Представьте, что копирайта нет - [10]
Исходя из всего этого, Найм делает вывод, что борьба против торговли женщинами, детьми и человеческими органами, оружием, а также против «черного нала» имеет более высокий приоритет (что само по себе является делом чрезвычайно трудным), чем суета с отслеживанием наркоторговли и нелегального копирования. Значит, декриминализация и легализация наркотиков и свободного обмена художественными материалами должны выноситься на обсуждение как вариант. Это существенно снизит экономическую выгоду в этих областях, как и наносимый обществу ущерб (Naim, 2005, с. 252). Мы хотели бы добавить (хотя это, пожалуй, и излишне), что, когда речь заходит об искусстве и познаниях в этой области, право на интеллектуальную собственность скорее снижает доходы многих авторов и исполнителей, нежели повышает их, а также тормозит расширение зоны общественного достояния в области знаний и творчества.
Творческая индустрия: возрождение копирайта?

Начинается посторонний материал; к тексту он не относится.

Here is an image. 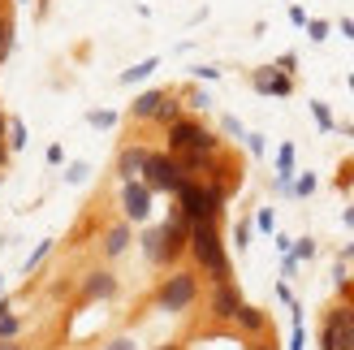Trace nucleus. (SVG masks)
Listing matches in <instances>:
<instances>
[{"label": "nucleus", "mask_w": 354, "mask_h": 350, "mask_svg": "<svg viewBox=\"0 0 354 350\" xmlns=\"http://www.w3.org/2000/svg\"><path fill=\"white\" fill-rule=\"evenodd\" d=\"M324 333H333V350H354V307L337 303L333 311H324Z\"/></svg>", "instance_id": "nucleus-6"}, {"label": "nucleus", "mask_w": 354, "mask_h": 350, "mask_svg": "<svg viewBox=\"0 0 354 350\" xmlns=\"http://www.w3.org/2000/svg\"><path fill=\"white\" fill-rule=\"evenodd\" d=\"M61 160H65V151H61L57 143H52V147H48V165H61Z\"/></svg>", "instance_id": "nucleus-38"}, {"label": "nucleus", "mask_w": 354, "mask_h": 350, "mask_svg": "<svg viewBox=\"0 0 354 350\" xmlns=\"http://www.w3.org/2000/svg\"><path fill=\"white\" fill-rule=\"evenodd\" d=\"M186 247L194 255V264L203 268V277H212V286H216V282H234V268H229V255H225V242H221L216 221H194Z\"/></svg>", "instance_id": "nucleus-1"}, {"label": "nucleus", "mask_w": 354, "mask_h": 350, "mask_svg": "<svg viewBox=\"0 0 354 350\" xmlns=\"http://www.w3.org/2000/svg\"><path fill=\"white\" fill-rule=\"evenodd\" d=\"M290 350H303V324L294 320V338H290Z\"/></svg>", "instance_id": "nucleus-36"}, {"label": "nucleus", "mask_w": 354, "mask_h": 350, "mask_svg": "<svg viewBox=\"0 0 354 350\" xmlns=\"http://www.w3.org/2000/svg\"><path fill=\"white\" fill-rule=\"evenodd\" d=\"M78 294H82L86 303H95V299H113V294H117V277H113L109 268H100V273H86Z\"/></svg>", "instance_id": "nucleus-10"}, {"label": "nucleus", "mask_w": 354, "mask_h": 350, "mask_svg": "<svg viewBox=\"0 0 354 350\" xmlns=\"http://www.w3.org/2000/svg\"><path fill=\"white\" fill-rule=\"evenodd\" d=\"M9 138H5V143L13 147V151H22L26 147V126H22V121H9V130H5Z\"/></svg>", "instance_id": "nucleus-20"}, {"label": "nucleus", "mask_w": 354, "mask_h": 350, "mask_svg": "<svg viewBox=\"0 0 354 350\" xmlns=\"http://www.w3.org/2000/svg\"><path fill=\"white\" fill-rule=\"evenodd\" d=\"M311 117H315V126H320L324 134L333 130V113H328V104H320V100H311Z\"/></svg>", "instance_id": "nucleus-21"}, {"label": "nucleus", "mask_w": 354, "mask_h": 350, "mask_svg": "<svg viewBox=\"0 0 354 350\" xmlns=\"http://www.w3.org/2000/svg\"><path fill=\"white\" fill-rule=\"evenodd\" d=\"M255 225H259L263 234H272V230H277V217H272V208H259V212H255Z\"/></svg>", "instance_id": "nucleus-26"}, {"label": "nucleus", "mask_w": 354, "mask_h": 350, "mask_svg": "<svg viewBox=\"0 0 354 350\" xmlns=\"http://www.w3.org/2000/svg\"><path fill=\"white\" fill-rule=\"evenodd\" d=\"M109 350H134V342L130 338H117V342H109Z\"/></svg>", "instance_id": "nucleus-39"}, {"label": "nucleus", "mask_w": 354, "mask_h": 350, "mask_svg": "<svg viewBox=\"0 0 354 350\" xmlns=\"http://www.w3.org/2000/svg\"><path fill=\"white\" fill-rule=\"evenodd\" d=\"M143 182H147L151 195H177V190H182V182H186V173H182V165H177L169 151H147Z\"/></svg>", "instance_id": "nucleus-4"}, {"label": "nucleus", "mask_w": 354, "mask_h": 350, "mask_svg": "<svg viewBox=\"0 0 354 350\" xmlns=\"http://www.w3.org/2000/svg\"><path fill=\"white\" fill-rule=\"evenodd\" d=\"M22 333V320L13 316V311H5V316H0V342H9V338H17Z\"/></svg>", "instance_id": "nucleus-19"}, {"label": "nucleus", "mask_w": 354, "mask_h": 350, "mask_svg": "<svg viewBox=\"0 0 354 350\" xmlns=\"http://www.w3.org/2000/svg\"><path fill=\"white\" fill-rule=\"evenodd\" d=\"M246 147H251L255 156H263V134H246Z\"/></svg>", "instance_id": "nucleus-34"}, {"label": "nucleus", "mask_w": 354, "mask_h": 350, "mask_svg": "<svg viewBox=\"0 0 354 350\" xmlns=\"http://www.w3.org/2000/svg\"><path fill=\"white\" fill-rule=\"evenodd\" d=\"M121 208H126V221H147L151 217V190L143 178L121 182Z\"/></svg>", "instance_id": "nucleus-7"}, {"label": "nucleus", "mask_w": 354, "mask_h": 350, "mask_svg": "<svg viewBox=\"0 0 354 350\" xmlns=\"http://www.w3.org/2000/svg\"><path fill=\"white\" fill-rule=\"evenodd\" d=\"M290 173H294V143L277 151V178H290Z\"/></svg>", "instance_id": "nucleus-18"}, {"label": "nucleus", "mask_w": 354, "mask_h": 350, "mask_svg": "<svg viewBox=\"0 0 354 350\" xmlns=\"http://www.w3.org/2000/svg\"><path fill=\"white\" fill-rule=\"evenodd\" d=\"M234 247H238V251L251 247V221H238V230H234Z\"/></svg>", "instance_id": "nucleus-23"}, {"label": "nucleus", "mask_w": 354, "mask_h": 350, "mask_svg": "<svg viewBox=\"0 0 354 350\" xmlns=\"http://www.w3.org/2000/svg\"><path fill=\"white\" fill-rule=\"evenodd\" d=\"M190 74H194V78H207V82H212V78L221 74V69H212V65H199V69H190Z\"/></svg>", "instance_id": "nucleus-35"}, {"label": "nucleus", "mask_w": 354, "mask_h": 350, "mask_svg": "<svg viewBox=\"0 0 354 350\" xmlns=\"http://www.w3.org/2000/svg\"><path fill=\"white\" fill-rule=\"evenodd\" d=\"M186 242H190V225L182 217H169L160 230H151L143 238V251H147L151 264H173V259L186 251Z\"/></svg>", "instance_id": "nucleus-2"}, {"label": "nucleus", "mask_w": 354, "mask_h": 350, "mask_svg": "<svg viewBox=\"0 0 354 350\" xmlns=\"http://www.w3.org/2000/svg\"><path fill=\"white\" fill-rule=\"evenodd\" d=\"M290 255H294V259H311V255H315V242H311V238H298Z\"/></svg>", "instance_id": "nucleus-27"}, {"label": "nucleus", "mask_w": 354, "mask_h": 350, "mask_svg": "<svg viewBox=\"0 0 354 350\" xmlns=\"http://www.w3.org/2000/svg\"><path fill=\"white\" fill-rule=\"evenodd\" d=\"M156 350H182V346H156Z\"/></svg>", "instance_id": "nucleus-43"}, {"label": "nucleus", "mask_w": 354, "mask_h": 350, "mask_svg": "<svg viewBox=\"0 0 354 350\" xmlns=\"http://www.w3.org/2000/svg\"><path fill=\"white\" fill-rule=\"evenodd\" d=\"M259 350H277V346H259Z\"/></svg>", "instance_id": "nucleus-45"}, {"label": "nucleus", "mask_w": 354, "mask_h": 350, "mask_svg": "<svg viewBox=\"0 0 354 350\" xmlns=\"http://www.w3.org/2000/svg\"><path fill=\"white\" fill-rule=\"evenodd\" d=\"M48 251H52V242H39V247H35V251H30V259H26V268H39Z\"/></svg>", "instance_id": "nucleus-29"}, {"label": "nucleus", "mask_w": 354, "mask_h": 350, "mask_svg": "<svg viewBox=\"0 0 354 350\" xmlns=\"http://www.w3.org/2000/svg\"><path fill=\"white\" fill-rule=\"evenodd\" d=\"M86 121H91L95 130H113V126H117V113H104V109H100V113H91Z\"/></svg>", "instance_id": "nucleus-25"}, {"label": "nucleus", "mask_w": 354, "mask_h": 350, "mask_svg": "<svg viewBox=\"0 0 354 350\" xmlns=\"http://www.w3.org/2000/svg\"><path fill=\"white\" fill-rule=\"evenodd\" d=\"M277 69H281V74H290V78H294V69H298V57H294V52H281V57H277Z\"/></svg>", "instance_id": "nucleus-28"}, {"label": "nucleus", "mask_w": 354, "mask_h": 350, "mask_svg": "<svg viewBox=\"0 0 354 350\" xmlns=\"http://www.w3.org/2000/svg\"><path fill=\"white\" fill-rule=\"evenodd\" d=\"M346 255H350V259H354V242H350V247H346Z\"/></svg>", "instance_id": "nucleus-44"}, {"label": "nucleus", "mask_w": 354, "mask_h": 350, "mask_svg": "<svg viewBox=\"0 0 354 350\" xmlns=\"http://www.w3.org/2000/svg\"><path fill=\"white\" fill-rule=\"evenodd\" d=\"M186 104H190V109H194V113H199V109H207V104H212V100H207V91H190V95H186Z\"/></svg>", "instance_id": "nucleus-30"}, {"label": "nucleus", "mask_w": 354, "mask_h": 350, "mask_svg": "<svg viewBox=\"0 0 354 350\" xmlns=\"http://www.w3.org/2000/svg\"><path fill=\"white\" fill-rule=\"evenodd\" d=\"M234 324H238V333H246V338H259L263 329H268V316H263L259 307L242 303V307H238V316H234Z\"/></svg>", "instance_id": "nucleus-12"}, {"label": "nucleus", "mask_w": 354, "mask_h": 350, "mask_svg": "<svg viewBox=\"0 0 354 350\" xmlns=\"http://www.w3.org/2000/svg\"><path fill=\"white\" fill-rule=\"evenodd\" d=\"M143 165H147V147L130 143V147H121V151H117V178H121V182L138 178V173H143Z\"/></svg>", "instance_id": "nucleus-11"}, {"label": "nucleus", "mask_w": 354, "mask_h": 350, "mask_svg": "<svg viewBox=\"0 0 354 350\" xmlns=\"http://www.w3.org/2000/svg\"><path fill=\"white\" fill-rule=\"evenodd\" d=\"M290 22L294 26H307V9L303 5H290Z\"/></svg>", "instance_id": "nucleus-32"}, {"label": "nucleus", "mask_w": 354, "mask_h": 350, "mask_svg": "<svg viewBox=\"0 0 354 350\" xmlns=\"http://www.w3.org/2000/svg\"><path fill=\"white\" fill-rule=\"evenodd\" d=\"M165 95H169V91H143V95L130 104V117H134V121H156V113H160Z\"/></svg>", "instance_id": "nucleus-13"}, {"label": "nucleus", "mask_w": 354, "mask_h": 350, "mask_svg": "<svg viewBox=\"0 0 354 350\" xmlns=\"http://www.w3.org/2000/svg\"><path fill=\"white\" fill-rule=\"evenodd\" d=\"M342 35H346V39H354V22H350V17H342Z\"/></svg>", "instance_id": "nucleus-40"}, {"label": "nucleus", "mask_w": 354, "mask_h": 350, "mask_svg": "<svg viewBox=\"0 0 354 350\" xmlns=\"http://www.w3.org/2000/svg\"><path fill=\"white\" fill-rule=\"evenodd\" d=\"M311 190H315V178H311V173H303V178H298V182L290 186V195H298V199H307Z\"/></svg>", "instance_id": "nucleus-24"}, {"label": "nucleus", "mask_w": 354, "mask_h": 350, "mask_svg": "<svg viewBox=\"0 0 354 350\" xmlns=\"http://www.w3.org/2000/svg\"><path fill=\"white\" fill-rule=\"evenodd\" d=\"M225 134H234V138H246V130H242V121H238V117H225Z\"/></svg>", "instance_id": "nucleus-31"}, {"label": "nucleus", "mask_w": 354, "mask_h": 350, "mask_svg": "<svg viewBox=\"0 0 354 350\" xmlns=\"http://www.w3.org/2000/svg\"><path fill=\"white\" fill-rule=\"evenodd\" d=\"M17 5H22V0H17Z\"/></svg>", "instance_id": "nucleus-46"}, {"label": "nucleus", "mask_w": 354, "mask_h": 350, "mask_svg": "<svg viewBox=\"0 0 354 350\" xmlns=\"http://www.w3.org/2000/svg\"><path fill=\"white\" fill-rule=\"evenodd\" d=\"M177 117H182V104H177L173 95H165V104H160V113H156V121H160V126H173Z\"/></svg>", "instance_id": "nucleus-17"}, {"label": "nucleus", "mask_w": 354, "mask_h": 350, "mask_svg": "<svg viewBox=\"0 0 354 350\" xmlns=\"http://www.w3.org/2000/svg\"><path fill=\"white\" fill-rule=\"evenodd\" d=\"M177 151H221V138L212 134L203 121L177 117L169 126V156H177Z\"/></svg>", "instance_id": "nucleus-3"}, {"label": "nucleus", "mask_w": 354, "mask_h": 350, "mask_svg": "<svg viewBox=\"0 0 354 350\" xmlns=\"http://www.w3.org/2000/svg\"><path fill=\"white\" fill-rule=\"evenodd\" d=\"M9 52H13V17L0 13V61H5Z\"/></svg>", "instance_id": "nucleus-16"}, {"label": "nucleus", "mask_w": 354, "mask_h": 350, "mask_svg": "<svg viewBox=\"0 0 354 350\" xmlns=\"http://www.w3.org/2000/svg\"><path fill=\"white\" fill-rule=\"evenodd\" d=\"M86 178V165H69V173H65V182H82Z\"/></svg>", "instance_id": "nucleus-33"}, {"label": "nucleus", "mask_w": 354, "mask_h": 350, "mask_svg": "<svg viewBox=\"0 0 354 350\" xmlns=\"http://www.w3.org/2000/svg\"><path fill=\"white\" fill-rule=\"evenodd\" d=\"M307 35H311L315 44H324V39H328V22H320V17H307Z\"/></svg>", "instance_id": "nucleus-22"}, {"label": "nucleus", "mask_w": 354, "mask_h": 350, "mask_svg": "<svg viewBox=\"0 0 354 350\" xmlns=\"http://www.w3.org/2000/svg\"><path fill=\"white\" fill-rule=\"evenodd\" d=\"M251 86L259 95H277V100H286L290 91H294V78L290 74H281L277 65H259L255 74H251Z\"/></svg>", "instance_id": "nucleus-8"}, {"label": "nucleus", "mask_w": 354, "mask_h": 350, "mask_svg": "<svg viewBox=\"0 0 354 350\" xmlns=\"http://www.w3.org/2000/svg\"><path fill=\"white\" fill-rule=\"evenodd\" d=\"M9 160V143H0V165H5Z\"/></svg>", "instance_id": "nucleus-42"}, {"label": "nucleus", "mask_w": 354, "mask_h": 350, "mask_svg": "<svg viewBox=\"0 0 354 350\" xmlns=\"http://www.w3.org/2000/svg\"><path fill=\"white\" fill-rule=\"evenodd\" d=\"M294 268H298V259L286 251V259H281V273H286V277H294Z\"/></svg>", "instance_id": "nucleus-37"}, {"label": "nucleus", "mask_w": 354, "mask_h": 350, "mask_svg": "<svg viewBox=\"0 0 354 350\" xmlns=\"http://www.w3.org/2000/svg\"><path fill=\"white\" fill-rule=\"evenodd\" d=\"M156 69H160V61H156V57H147V61H138V65H130V69H121V82H143V78H151L156 74Z\"/></svg>", "instance_id": "nucleus-15"}, {"label": "nucleus", "mask_w": 354, "mask_h": 350, "mask_svg": "<svg viewBox=\"0 0 354 350\" xmlns=\"http://www.w3.org/2000/svg\"><path fill=\"white\" fill-rule=\"evenodd\" d=\"M194 299H199V282H194V273H169L160 290H156V307L177 316V311H186Z\"/></svg>", "instance_id": "nucleus-5"}, {"label": "nucleus", "mask_w": 354, "mask_h": 350, "mask_svg": "<svg viewBox=\"0 0 354 350\" xmlns=\"http://www.w3.org/2000/svg\"><path fill=\"white\" fill-rule=\"evenodd\" d=\"M0 350H22V342H17V338H9V342H0Z\"/></svg>", "instance_id": "nucleus-41"}, {"label": "nucleus", "mask_w": 354, "mask_h": 350, "mask_svg": "<svg viewBox=\"0 0 354 350\" xmlns=\"http://www.w3.org/2000/svg\"><path fill=\"white\" fill-rule=\"evenodd\" d=\"M242 307V294L234 282H216V290H212V316L216 320H234Z\"/></svg>", "instance_id": "nucleus-9"}, {"label": "nucleus", "mask_w": 354, "mask_h": 350, "mask_svg": "<svg viewBox=\"0 0 354 350\" xmlns=\"http://www.w3.org/2000/svg\"><path fill=\"white\" fill-rule=\"evenodd\" d=\"M130 251V225H113L109 234H104V255L117 259V255H126Z\"/></svg>", "instance_id": "nucleus-14"}]
</instances>
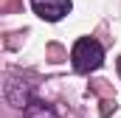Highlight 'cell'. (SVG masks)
<instances>
[{"label":"cell","mask_w":121,"mask_h":118,"mask_svg":"<svg viewBox=\"0 0 121 118\" xmlns=\"http://www.w3.org/2000/svg\"><path fill=\"white\" fill-rule=\"evenodd\" d=\"M3 96H6V101H9L11 107L23 110L31 98H34V87H31V82H26V79L9 76V82H6V87H3Z\"/></svg>","instance_id":"3957f363"},{"label":"cell","mask_w":121,"mask_h":118,"mask_svg":"<svg viewBox=\"0 0 121 118\" xmlns=\"http://www.w3.org/2000/svg\"><path fill=\"white\" fill-rule=\"evenodd\" d=\"M116 67H118V76H121V56H118V62H116Z\"/></svg>","instance_id":"5b68a950"},{"label":"cell","mask_w":121,"mask_h":118,"mask_svg":"<svg viewBox=\"0 0 121 118\" xmlns=\"http://www.w3.org/2000/svg\"><path fill=\"white\" fill-rule=\"evenodd\" d=\"M70 65L76 73H93L104 65V48L99 39L93 37H82L73 42V51H70Z\"/></svg>","instance_id":"6da1fadb"},{"label":"cell","mask_w":121,"mask_h":118,"mask_svg":"<svg viewBox=\"0 0 121 118\" xmlns=\"http://www.w3.org/2000/svg\"><path fill=\"white\" fill-rule=\"evenodd\" d=\"M70 0H31V11L45 23H59L65 14H70Z\"/></svg>","instance_id":"7a4b0ae2"},{"label":"cell","mask_w":121,"mask_h":118,"mask_svg":"<svg viewBox=\"0 0 121 118\" xmlns=\"http://www.w3.org/2000/svg\"><path fill=\"white\" fill-rule=\"evenodd\" d=\"M23 118H59V113L54 110V104H48L42 98H31L23 107Z\"/></svg>","instance_id":"277c9868"}]
</instances>
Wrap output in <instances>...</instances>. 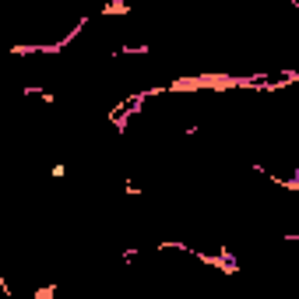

Какое-то время, в бытность Тони Блэра премьер-министром Великобритании, права на интеллектуальную собственность прочно связывались с творчеством, как будто одно не может существовать без другого. Это можно воспринимать как попытку возродить копирайт, который к тому времени уже утратил свой авторитет для многих слоёв общества — если этот авторитет вообще когда-нибудь был. С развитием цифровых технологий и приходом дигитализации[9] безразличие к нему только усиливалось: музыка, а позднее и фильмы стали объектом бесконтрольного широкого обмена. Должно быть, британское правительство тогда рассуждало примерно так: давайте ясно дадим понять, что если культура страны, региона или города превратится в мощную индустрию, это принесет стране ( городу или региону) большую экономическую выгоду в будущем. Однако для реализации такой возможности необходимо, чтобы права на интеллектуальную собственность строго соблюдались. Это, во всяком случае, стимулирует местные власти к введению жесткой политики в вопросы защиты авторских прав.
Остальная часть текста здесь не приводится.